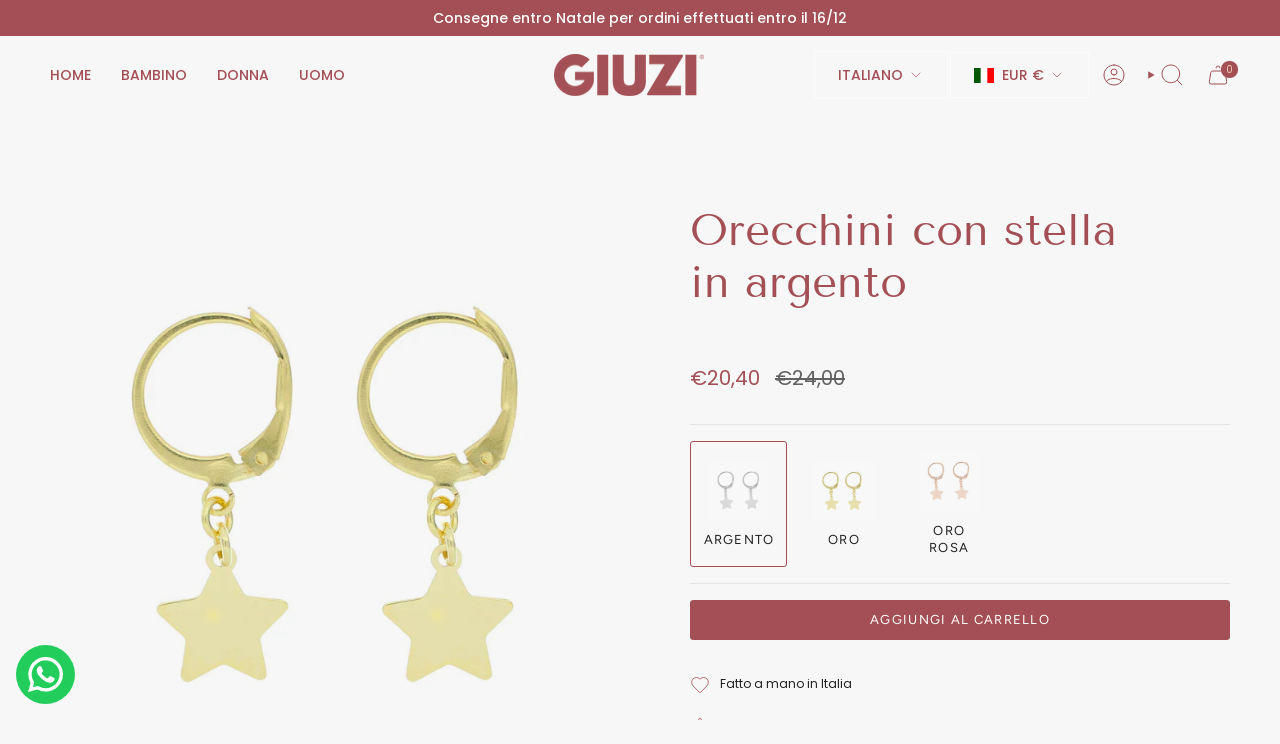

--- FILE ---
content_type: text/html; charset=utf-8
request_url: https://www.giuzi.it/products/orecchini-con-stella-in-argento?section_id=api-product-grid-item
body_size: 658
content:
<div id="shopify-section-api-product-grid-item" class="shopify-section">

<div data-api-content>
<div class="grid-item product-item  product-item--centered product-item--outer-text  "
  id="product-item--api-product-grid-item-7459078439141"
  style="--swatch-size: var(--swatch-size-filters);"
  data-grid-item
>
  <div class="product-item__image double__image" data-product-image>
    <a class="product-link" href="/products/orecchini-con-stella-in-argento" aria-label="Orecchini con stella in argento" data-product-link="/products/orecchini-con-stella-in-argento"><div class="product-item__bg" data-product-image-default><figure class="image-wrapper image-wrapper--cover lazy-image lazy-image--backfill is-loading" style="--aspect-ratio: 0.8333333333333334;" data-aos="img-in"
  data-aos-delay="||itemAnimationDelay||"
  data-aos-duration="800"
  data-aos-anchor="||itemAnimationAnchor||"
  data-aos-easing="ease-out-quart"><img src="//www.giuzi.it/cdn/shop/products/orecchini-con-stella-in-argento_oro.jpg?crop=center&amp;height=1320&amp;v=1741779328&amp;width=1100" alt="" width="1100" height="1320" loading="eager" srcset="//www.giuzi.it/cdn/shop/products/orecchini-con-stella-in-argento_oro.jpg?v=1741779328&amp;width=136 136w, //www.giuzi.it/cdn/shop/products/orecchini-con-stella-in-argento_oro.jpg?v=1741779328&amp;width=160 160w, //www.giuzi.it/cdn/shop/products/orecchini-con-stella-in-argento_oro.jpg?v=1741779328&amp;width=180 180w, //www.giuzi.it/cdn/shop/products/orecchini-con-stella-in-argento_oro.jpg?v=1741779328&amp;width=220 220w, //www.giuzi.it/cdn/shop/products/orecchini-con-stella-in-argento_oro.jpg?v=1741779328&amp;width=254 254w, //www.giuzi.it/cdn/shop/products/orecchini-con-stella-in-argento_oro.jpg?v=1741779328&amp;width=284 284w, //www.giuzi.it/cdn/shop/products/orecchini-con-stella-in-argento_oro.jpg?v=1741779328&amp;width=292 292w, //www.giuzi.it/cdn/shop/products/orecchini-con-stella-in-argento_oro.jpg?v=1741779328&amp;width=320 320w, //www.giuzi.it/cdn/shop/products/orecchini-con-stella-in-argento_oro.jpg?v=1741779328&amp;width=480 480w, //www.giuzi.it/cdn/shop/products/orecchini-con-stella-in-argento_oro.jpg?v=1741779328&amp;width=528 528w, //www.giuzi.it/cdn/shop/products/orecchini-con-stella-in-argento_oro.jpg?v=1741779328&amp;width=640 640w, //www.giuzi.it/cdn/shop/products/orecchini-con-stella-in-argento_oro.jpg?v=1741779328&amp;width=720 720w, //www.giuzi.it/cdn/shop/products/orecchini-con-stella-in-argento_oro.jpg?v=1741779328&amp;width=960 960w, //www.giuzi.it/cdn/shop/products/orecchini-con-stella-in-argento_oro.jpg?v=1741779328&amp;width=1080 1080w, //www.giuzi.it/cdn/shop/products/orecchini-con-stella-in-argento_oro.jpg?v=1741779328&amp;width=1100 1100w" sizes="100vw" fetchpriority="high" class=" fit-cover is-loading ">
</figure>

&nbsp;</div><div class="product-item__bg__under"><figure class="image-wrapper image-wrapper--cover lazy-image lazy-image--backfill is-loading" style="--aspect-ratio: 0.8333333333333334;"><img src="//www.giuzi.it/cdn/shop/products/orecchini-con-stella-in-argento_ororosa.jpg?crop=center&amp;height=1320&amp;v=1741779328&amp;width=1100" alt="" width="1100" height="1320" loading="lazy" srcset="//www.giuzi.it/cdn/shop/products/orecchini-con-stella-in-argento_ororosa.jpg?v=1741779328&amp;width=136 136w, //www.giuzi.it/cdn/shop/products/orecchini-con-stella-in-argento_ororosa.jpg?v=1741779328&amp;width=160 160w, //www.giuzi.it/cdn/shop/products/orecchini-con-stella-in-argento_ororosa.jpg?v=1741779328&amp;width=180 180w, //www.giuzi.it/cdn/shop/products/orecchini-con-stella-in-argento_ororosa.jpg?v=1741779328&amp;width=220 220w, //www.giuzi.it/cdn/shop/products/orecchini-con-stella-in-argento_ororosa.jpg?v=1741779328&amp;width=254 254w, //www.giuzi.it/cdn/shop/products/orecchini-con-stella-in-argento_ororosa.jpg?v=1741779328&amp;width=284 284w, //www.giuzi.it/cdn/shop/products/orecchini-con-stella-in-argento_ororosa.jpg?v=1741779328&amp;width=292 292w, //www.giuzi.it/cdn/shop/products/orecchini-con-stella-in-argento_ororosa.jpg?v=1741779328&amp;width=320 320w, //www.giuzi.it/cdn/shop/products/orecchini-con-stella-in-argento_ororosa.jpg?v=1741779328&amp;width=480 480w, //www.giuzi.it/cdn/shop/products/orecchini-con-stella-in-argento_ororosa.jpg?v=1741779328&amp;width=528 528w, //www.giuzi.it/cdn/shop/products/orecchini-con-stella-in-argento_ororosa.jpg?v=1741779328&amp;width=640 640w, //www.giuzi.it/cdn/shop/products/orecchini-con-stella-in-argento_ororosa.jpg?v=1741779328&amp;width=720 720w, //www.giuzi.it/cdn/shop/products/orecchini-con-stella-in-argento_ororosa.jpg?v=1741779328&amp;width=960 960w, //www.giuzi.it/cdn/shop/products/orecchini-con-stella-in-argento_ororosa.jpg?v=1741779328&amp;width=1080 1080w, //www.giuzi.it/cdn/shop/products/orecchini-con-stella-in-argento_ororosa.jpg?v=1741779328&amp;width=1100 1100w" sizes="100vw" class=" fit-cover is-loading ">
</figure>
</div></a>

    <span class="sale-box"
      data-aos="fade"
      data-aos-delay="||itemAnimationDelay||"
      data-aos-duration="800"
      data-aos-anchor="||itemAnimationAnchor||">Saldi</span>
  </div>

  <div class="product-information" data-product-information>
    <div class="product-item__info">
      <a class="product-link" href="/products/orecchini-con-stella-in-argento" data-product-link="/products/orecchini-con-stella-in-argento">
        <p class="product-item__title">Orecchini con stella in argento</p>

        <div class="product-item__price__holder"><div class="product-item__price" data-product-price>
            
<span class="price sale">
  
    <span class="new-price">
      
€20,40
</span>
    
      <span class="old-price">€24,00</span>
    
  
</span>

          </div>
        </div>
      </a></div>
  </div>
</div></div></div>

--- FILE ---
content_type: text/css
request_url: https://www.giuzi.it/cdn/shop/t/50/assets/custom.css?v=24526839691660125451726479307
body_size: -413
content:
@media only screen and (max-width: 749px){.highlights__items--mobile-slider .highlights__item{width:calc(100% - 180px)!important}}.highlights__item__background{border:3px solid var(--border)!important}.product__price--custom{font-size:20px!important}.product-item--featured-image-span{grid-column:span 2 / span 2;grid-row:span 2 / span 2}.product__submit-hidden{display:none}.radio__fieldset .radio__button input.sold-out+label{background-color:unset}.popout-header__holder{border:1px solid rgba(255,255,255,.6);margin-right:2px;padding:10px 12px}.popout-header__holder:last-child{padding:9.4px 12px}.popout-header .popout__toggle .icon{margin-left:5px}
/*# sourceMappingURL=/cdn/shop/t/50/assets/custom.css.map?v=24526839691660125451726479307 */


--- FILE ---
content_type: text/javascript
request_url: https://www.giuzi.it/cdn/shop/t/50/assets/custom.js?v=32003831279054258161718705128
body_size: -729
content:
(function(){console.log("%c CUSTOM ","background: #bada55; color: #fff")})();
//# sourceMappingURL=/cdn/shop/t/50/assets/custom.js.map?v=32003831279054258161718705128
□ □ □ □ □ □ □
● **WHAT TO WORK ON**: The copy must reproduce every entry exactly while excluding all pictures.

● **ANSWER FOR THE TASK**:
--- FILE ---
content_type: text/html; charset=utf-8
request_url: https://www.giuzi.it/products/orecchini-con-stella-in-argento?section_id=api-product-grid-item
body_size: 658
content:
<div id="shopify-section-api-product-grid-item" class="shopify-section">

<div data-api-content>
<div class="grid-item product-item  product-item--centered product-item--outer-text  "
  id="product-item--api-product-grid-item-7459078439141"
  style="--swatch-size: var(--swatch-size-filters);"
  data-grid-item
>
  <div class="product-item__image double__image" data-product-image>
    <a class="product-link" href="/products/orecchini-con-stella-in-argento" aria-label="Orecchini con stella in argento" data-product-link="/products/orecchini-con-stella-in-argento"><div class="product-item__bg" data-product-image-default><figure class="image-wrapper image-wrapper--cover lazy-image lazy-image--backfill is-loading" style="--aspect-ratio: 0.8333333333333334;" data-aos="img-in"
  data-aos-delay="||itemAnimationDelay||"
  data-aos-duration="800"
  data-aos-anchor="||itemAnimationAnchor||"
  data-aos-easing="ease-out-quart"><img src="//www.giuzi.it/cdn/shop/products/orecchini-con-stella-in-argento_oro.jpg?crop=center&amp;height=1320&amp;v=1741779328&amp;width=1100" alt="" width="1100" height="1320" loading="eager" srcset="//www.giuzi.it/cdn/shop/products/orecchini-con-stella-in-argento_oro.jpg?v=1741779328&amp;width=136 136w, //www.giuzi.it/cdn/shop/products/orecchini-con-stella-in-argento_oro.jpg?v=1741779328&amp;width=160 160w, //www.giuzi.it/cdn/shop/products/orecchini-con-stella-in-argento_oro.jpg?v=1741779328&amp;width=180 180w, //www.giuzi.it/cdn/shop/products/orecchini-con-stella-in-argento_oro.jpg?v=1741779328&amp;width=220 220w, //www.giuzi.it/cdn/shop/products/orecchini-con-stella-in-argento_oro.jpg?v=1741779328&amp;width=254 254w, //www.giuzi.it/cdn/shop/products/orecchini-con-stella-in-argento_oro.jpg?v=1741779328&amp;width=284 284w, //www.giuzi.it/cdn/shop/products/orecchini-con-stella-in-argento_oro.jpg?v=1741779328&amp;width=292 292w, //www.giuzi.it/cdn/shop/products/orecchini-con-stella-in-argento_oro.jpg?v=1741779328&amp;width=320 320w, //www.giuzi.it/cdn/shop/products/orecchini-con-stella-in-argento_oro.jpg?v=1741779328&amp;width=480 480w, //www.giuzi.it/cdn/shop/products/orecchini-con-stella-in-argento_oro.jpg?v=1741779328&amp;width=528 528w, //www.giuzi.it/cdn/shop/products/orecchini-con-stella-in-argento_oro.jpg?v=1741779328&amp;width=640 640w, //www.giuzi.it/cdn/shop/products/orecchini-con-stella-in-argento_oro.jpg?v=1741779328&amp;width=720 720w, //www.giuzi.it/cdn/shop/products/orecchini-con-stella-in-argento_oro.jpg?v=1741779328&amp;width=960 960w, //www.giuzi.it/cdn/shop/products/orecchini-con-stella-in-argento_oro.jpg?v=1741779328&amp;width=1080 1080w, //www.giuzi.it/cdn/shop/products/orecchini-con-stella-in-argento_oro.jpg?v=1741779328&amp;width=1100 1100w" sizes="100vw" fetchpriority="high" class=" fit-cover is-loading ">
</figure>

&nbsp;</div><div class="product-item__bg__under"><figure class="image-wrapper image-wrapper--cover lazy-image lazy-image--backfill is-loading" style="--aspect-ratio: 0.8333333333333334;"><img src="//www.giuzi.it/cdn/shop/products/orecchini-con-stella-in-argento_ororosa.jpg?crop=center&amp;height=1320&amp;v=1741779328&amp;width=1100" alt="" width="1100" height="1320" loading="lazy" srcset="//www.giuzi.it/cdn/shop/products/orecchini-con-stella-in-argento_ororosa.jpg?v=1741779328&amp;width=136 136w, //www.giuzi.it/cdn/shop/products/orecchini-con-stella-in-argento_ororosa.jpg?v=1741779328&amp;width=160 160w, //www.giuzi.it/cdn/shop/products/orecchini-con-stella-in-argento_ororosa.jpg?v=1741779328&amp;width=180 180w, //www.giuzi.it/cdn/shop/products/orecchini-con-stella-in-argento_ororosa.jpg?v=1741779328&amp;width=220 220w, //www.giuzi.it/cdn/shop/products/orecchini-con-stella-in-argento_ororosa.jpg?v=1741779328&amp;width=254 254w, //www.giuzi.it/cdn/shop/products/orecchini-con-stella-in-argento_ororosa.jpg?v=1741779328&amp;width=284 284w, //www.giuzi.it/cdn/shop/products/orecchini-con-stella-in-argento_ororosa.jpg?v=1741779328&amp;width=292 292w, //www.giuzi.it/cdn/shop/products/orecchini-con-stella-in-argento_ororosa.jpg?v=1741779328&amp;width=320 320w, //www.giuzi.it/cdn/shop/products/orecchini-con-stella-in-argento_ororosa.jpg?v=1741779328&amp;width=480 480w, //www.giuzi.it/cdn/shop/products/orecchini-con-stella-in-argento_ororosa.jpg?v=1741779328&amp;width=528 528w, //www.giuzi.it/cdn/shop/products/orecchini-con-stella-in-argento_ororosa.jpg?v=1741779328&amp;width=640 640w, //www.giuzi.it/cdn/shop/products/orecchini-con-stella-in-argento_ororosa.jpg?v=1741779328&amp;width=720 720w, //www.giuzi.it/cdn/shop/products/orecchini-con-stella-in-argento_ororosa.jpg?v=1741779328&amp;width=960 960w, //www.giuzi.it/cdn/shop/products/orecchini-con-stella-in-argento_ororosa.jpg?v=1741779328&amp;width=1080 1080w, //www.giuzi.it/cdn/shop/products/orecchini-con-stella-in-argento_ororosa.jpg?v=1741779328&amp;width=1100 1100w" sizes="100vw" class=" fit-cover is-loading ">
</figure>
</div></a>

    <span class="sale-box"
      data-aos="fade"
      data-aos-delay="||itemAnimationDelay||"
      data-aos-duration="800"
      data-aos-anchor="||itemAnimationAnchor||">Saldi</span>
  </div>

  <div class="product-information" data-product-information>
    <div class="product-item__info">
      <a class="product-link" href="/products/orecchini-con-stella-in-argento" data-product-link="/products/orecchini-con-stella-in-argento">
        <p class="product-item__title">Orecchini con stella in argento</p>

        <div class="product-item__price__holder"><div class="product-item__price" data-product-price>
            
<span class="price sale">
  
    <span class="new-price">
      
€20,40
</span>
    
      <span class="old-price">€24,00</span>
    
  
</span>

          </div>
        </div>
      </a></div>
  </div>
</div></div></div>

--- FILE ---
content_type: text/css
request_url: https://www.giuzi.it/cdn/shop/t/50/assets/custom.css?v=24526839691660125451726479307
body_size: -413
content:
@media only screen and (max-width: 749px){.highlights__items--mobile-slider .highlights__item{width:calc(100% - 180px)!important}}.highlights__item__background{border:3px solid var(--border)!important}.product__price--custom{font-size:20px!important}.product-item--featured-image-span{grid-column:span 2 / span 2;grid-row:span 2 / span 2}.product__submit-hidden{display:none}.radio__fieldset .radio__button input.sold-out+label{background-color:unset}.popout-header__holder{border:1px solid rgba(255,255,255,.6);margin-right:2px;padding:10px 12px}.popout-header__holder:last-child{padding:9.4px 12px}.popout-header .popout__toggle .icon{margin-left:5px}
/*# sourceMappingURL=/cdn/shop/t/50/assets/custom.css.map?v=24526839691660125451726479307 */


--- FILE ---
content_type: text/javascript
request_url: https://www.giuzi.it/cdn/shop/t/50/assets/custom.js?v=32003831279054258161718705128
body_size: -729
content:
(function(){console.log("%c CUSTOM ","background: #bada55; color: #fff")})();
//# sourceMappingURL=/cdn/shop/t/50/assets/custom.js.map?v=32003831279054258161718705128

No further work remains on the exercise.